Hypothesis-driven white matter tractography from T1-weighted MRI images
Project for Brainhack Vienna, 18-20 September 2016
Anastasia Osoianu, Charl Linssen, Katja Heuer, Roberto Toro
Background: Polarized light imaging (PLI) as well as the tractography of high angular resolution diffusion weighted imaging (DWI) data reveal a geometry of striking regularity. This makes the neuroanatomist wonder whether it would be possible to generate a connectome based exclusively on a small set of hypotheses: more than 90% of white matter connections are cortico-cortical; the density of fibres is homogeneous throughout the white matter; fibres are oriented perpendicular to gyral crowns and parallel to sulcal fundi; fibres are sticky, which makes them aggregate in bundles of similar orientation. How much of a real brain connectome would be recovered by such a simple and reductionistic model?
Project aims: We propose to approach this question in the simple case of a 2D coronal slice. We will propagate random particles constrained by the above assumptions and calculate a direction map from the average orientation of the fibres at each voxel, and introduce a smoothing term where the orientation of each individual fibre tends to the local average. This process will produce a tensor field which will be then used to propagate a new set of fibres in an iterative manner. We will test our model in coronal slices of mouse, macaque, chimpanzee and human slices for which we have both T1-weighted and DWI data. We will also use one PLI slice from a vervet monkey for validation.

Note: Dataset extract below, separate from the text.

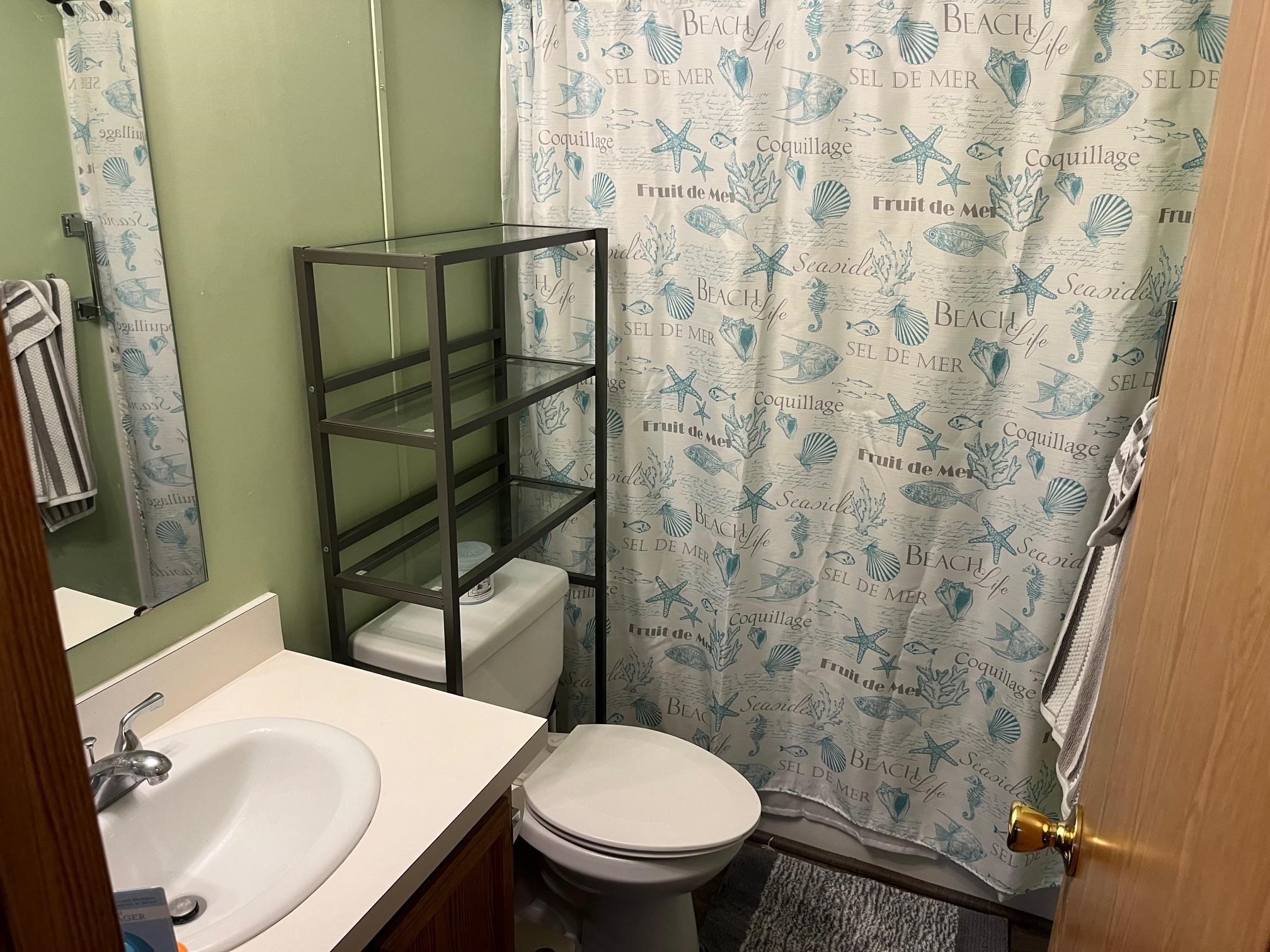 1402 S Route 9 - Picture 10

Methods: In a first step, we will use a Monte Carlo (MC) method to place particles on a randomly chosen point on the pial surface, and from there they will propagate into a random direction within the white matter mask. During numerous iterations of this step, we will update a density map (figure, left) and a direction map (right). Tensors will be formulated as quaternions to simplify the computations, in particular the local smoothing. The MC process will then be repeated taking into account the maps computed in the previous MC run.